実を言うとサングリアの正統の王子で、王位継承権も第一位だが、現在、元側室の王太后が、サビアンにとっては異腹の弟である自分の息子に皇位を与えようと様々に画策しており、人望はあるが味方は少なく、政治的には『ほぼ』終わった存在。
初対面で花奈を犯そうとしたのも王太后からの命令だったが、お酒の勢いにも任せられなかった。「シチュエーションがかわいそうだと勃起しない」との台詞の通り、ノーマル嗜好で、ロマンチストの、気のいい童貞である。
サビアンの名前の由来は「savior」つまり救世主。
プラネタ
銀色の髪、アイスブルーの目をした、十一歳のショタで小悪魔でスペシャルなお子さま。ダサい寄りの格好をしているが、それをチャームポイントに変えてしまう、得なタイプな顔立ち。
子犬属性で人なつっこく、特に女相手だと0歳児から100歳のおばあちゃんまでスキンシップを欠かさない。各地に現地妻が何人もいる。しかも現地妻同士、とても仲がよい。
優れた重力魔法の使い手であり、もともとはまつろわぬ民族としてジプシーのように各地を転々としていた一族の出だが、見ていて飽きないという理由でサビアンにくっついて手助けをしている。
花奈に生理用の薬品を用意した、『シェーラ・ゲルダガンディアお抱えの薬師』とは遠い親戚関係にあたるが、この設定が生きる予定はない。
プラネタの名前の由来はそのまま「planet」惑星。その名前通り、占いも得意で、女の子を口説くのに使う。
バルバト
鋼色のくせっ毛を短く刈り込み、焦げ茶色の目をした隻眼の男。四十代で、サビアンの教育係。

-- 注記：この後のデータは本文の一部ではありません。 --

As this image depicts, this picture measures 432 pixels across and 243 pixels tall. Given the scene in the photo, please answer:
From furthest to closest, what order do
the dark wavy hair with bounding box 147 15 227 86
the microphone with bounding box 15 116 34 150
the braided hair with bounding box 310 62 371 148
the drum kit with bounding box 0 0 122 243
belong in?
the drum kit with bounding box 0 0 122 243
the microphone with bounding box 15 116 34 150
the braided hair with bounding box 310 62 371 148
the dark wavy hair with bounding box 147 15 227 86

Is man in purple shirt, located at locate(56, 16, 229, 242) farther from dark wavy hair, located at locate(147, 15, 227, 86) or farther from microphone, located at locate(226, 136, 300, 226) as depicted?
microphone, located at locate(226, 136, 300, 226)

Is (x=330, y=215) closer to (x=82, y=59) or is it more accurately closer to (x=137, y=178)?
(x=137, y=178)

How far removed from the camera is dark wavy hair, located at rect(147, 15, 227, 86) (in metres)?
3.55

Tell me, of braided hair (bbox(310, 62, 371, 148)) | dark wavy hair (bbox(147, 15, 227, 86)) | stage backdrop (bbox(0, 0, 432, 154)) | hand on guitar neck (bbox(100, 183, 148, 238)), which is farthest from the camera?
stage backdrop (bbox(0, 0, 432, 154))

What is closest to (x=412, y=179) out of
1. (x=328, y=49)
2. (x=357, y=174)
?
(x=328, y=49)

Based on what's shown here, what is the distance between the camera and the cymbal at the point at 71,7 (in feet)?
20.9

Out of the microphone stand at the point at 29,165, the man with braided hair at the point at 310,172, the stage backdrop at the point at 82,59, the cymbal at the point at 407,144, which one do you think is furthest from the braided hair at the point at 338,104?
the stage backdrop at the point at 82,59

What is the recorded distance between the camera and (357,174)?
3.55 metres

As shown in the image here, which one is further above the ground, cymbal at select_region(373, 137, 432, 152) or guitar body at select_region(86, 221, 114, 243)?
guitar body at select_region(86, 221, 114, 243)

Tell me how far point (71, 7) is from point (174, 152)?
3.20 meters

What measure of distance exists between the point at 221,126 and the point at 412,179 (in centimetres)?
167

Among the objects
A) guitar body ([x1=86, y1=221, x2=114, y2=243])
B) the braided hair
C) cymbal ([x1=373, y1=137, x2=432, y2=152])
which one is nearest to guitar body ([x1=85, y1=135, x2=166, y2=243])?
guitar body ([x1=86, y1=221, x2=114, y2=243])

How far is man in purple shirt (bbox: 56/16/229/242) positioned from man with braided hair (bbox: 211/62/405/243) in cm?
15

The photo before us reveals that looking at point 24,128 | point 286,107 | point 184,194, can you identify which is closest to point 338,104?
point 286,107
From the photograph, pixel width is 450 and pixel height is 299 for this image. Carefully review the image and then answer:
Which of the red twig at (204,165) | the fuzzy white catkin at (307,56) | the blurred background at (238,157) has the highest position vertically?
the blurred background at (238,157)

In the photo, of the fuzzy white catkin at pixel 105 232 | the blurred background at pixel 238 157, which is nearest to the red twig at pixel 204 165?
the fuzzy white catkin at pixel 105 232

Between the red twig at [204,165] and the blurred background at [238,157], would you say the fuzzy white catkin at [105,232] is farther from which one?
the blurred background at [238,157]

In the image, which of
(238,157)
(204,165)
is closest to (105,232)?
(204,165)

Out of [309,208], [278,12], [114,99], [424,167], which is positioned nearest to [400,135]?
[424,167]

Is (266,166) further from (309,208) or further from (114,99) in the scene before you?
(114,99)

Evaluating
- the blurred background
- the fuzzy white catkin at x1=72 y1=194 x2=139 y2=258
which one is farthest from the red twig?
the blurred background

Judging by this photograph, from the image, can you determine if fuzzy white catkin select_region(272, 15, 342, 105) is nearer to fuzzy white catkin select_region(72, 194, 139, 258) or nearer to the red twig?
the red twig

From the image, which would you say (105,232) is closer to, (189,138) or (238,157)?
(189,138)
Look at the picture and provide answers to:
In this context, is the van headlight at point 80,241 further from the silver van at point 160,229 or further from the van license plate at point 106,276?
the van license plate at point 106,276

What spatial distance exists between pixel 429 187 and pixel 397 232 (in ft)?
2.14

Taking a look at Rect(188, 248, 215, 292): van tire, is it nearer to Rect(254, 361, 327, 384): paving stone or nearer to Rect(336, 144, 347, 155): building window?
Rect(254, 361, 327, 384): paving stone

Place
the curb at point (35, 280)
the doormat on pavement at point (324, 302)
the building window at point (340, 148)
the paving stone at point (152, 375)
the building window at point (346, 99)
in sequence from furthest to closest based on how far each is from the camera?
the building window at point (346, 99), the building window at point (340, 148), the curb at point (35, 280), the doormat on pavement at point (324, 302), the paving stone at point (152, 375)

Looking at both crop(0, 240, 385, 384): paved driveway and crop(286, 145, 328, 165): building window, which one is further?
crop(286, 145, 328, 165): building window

ちなみにナルドと葉介を黒曜軍の上空で追い落とした、独り言の多い騎手とは同一人物だが、たぶん花奈もナルドも気づかない。多分作中でも二度と言及されないだろう。
バルバトの名前の由来は「barbarity」粗野という意味だが、これはもともと賤民だったため。
奴隷として働いていたバルバトを王太后が戯れに召し上げ、サビアンの教育係につけたという過去がある。その後、なかなかいい男だと後から気づき、王太后が改めて傍に置こうとした際、にべもなく断ってしまったため、左目を抉りとられてしまった。そのせいというわけではないが、サビアンはバルバトに頭が上がらない。
奴隷だった過去により、独り言が多い。周りに人がいると寡黙になる。あえて喋らないと言葉を忘れてしまうが、人前で話すとむち打たれたため。
グラナアーデと地球、アジュの世界と地球など、それぞれ世界同士、少しずつ影響を及ぼしあっています。
そのため、作中ではグラナアーデと地球に共通の文化が散見されます。
例1 ゲルダガンド人の中で特に身分の高い者には名前に「ジュ」「シュ」の音がはいること
→これは漢字の「珠」の影響があります。ゲルダガンドは石の国なので、宝石を表す「ジュ」「シュ」の音を名前に入れることで、自らの身分をそれとなく知らしめるのです。
意味合いとしては日本での「宮」にちょっと似た感じでしょうか。平民が「ジュ」「シュ」を使うことは、禁止こそされてはいませんが、変な目でみられることは確実です。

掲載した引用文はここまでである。